Agent note: App Links require hosting a /.well-known/assetlinks.json file on the domain. This is usually a web team or DevOps task — inform the developer if they choose this path.


Step 3: Custom Action Handler (optional)

Only implement this if campaigns use action:// URLs. The SDK routes any non-openUrl action type here.

class AppCustomActionHandler : IterableCustomActionHandler {
    override fun handleIterableCustomAction(action: IterableAction, actionContext: IterableActionContext): Boolean {
        when (action.type) {
            "dismiss" -> { /* dismiss current screen */ }
            "showPromo" -> { /* navigate to promo screen */ }
            else -> return false
        }
        return true
    }
}

Register in IterableConfig.Builder:

.setCustomActionHandler(AppCustomActionHandler())

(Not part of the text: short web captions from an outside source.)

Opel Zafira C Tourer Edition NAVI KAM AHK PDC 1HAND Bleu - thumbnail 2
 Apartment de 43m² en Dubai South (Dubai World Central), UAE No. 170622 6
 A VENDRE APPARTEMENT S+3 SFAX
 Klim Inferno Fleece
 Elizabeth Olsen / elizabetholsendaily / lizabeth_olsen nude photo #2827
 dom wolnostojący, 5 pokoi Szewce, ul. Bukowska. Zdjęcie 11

Agent note: Custom actions also apply to embedded message clicks. URLs starting with action:// or itbl:// in embedded messages are routed through this handler.


Gotchas

  • Custom schemes are blocked by default. The SDK only allows https URLs. You MUST add .setAllowedProtocols(arrayOf("yourscheme")) or custom scheme links are silently dropped with a debug log.
  • Return true only when you fully handled the URL. Returning true tells the SDK to stop processing. If you return false, the SDK tries to resolve the URL with ACTION_VIEW intent (system/browser).
  • handleIterableURL receives links from all channels — push opens, in-app button taps, embedded message clicks. Use actionContext.source if you need to differentiate.
  • The SDK processes push open URLs through IterableTrampolineActivity. This is an internal activity that handles the action and finishes. Don't interfere with it in your manifest.
  • handleEmbeddedClick does NOT call trackEmbeddedClick automatically. If you build custom embedded UI, you must call both handleEmbeddedClick (for routing) and trackEmbeddedClick (for analytics) yourself. The OOTB embedded views handle both.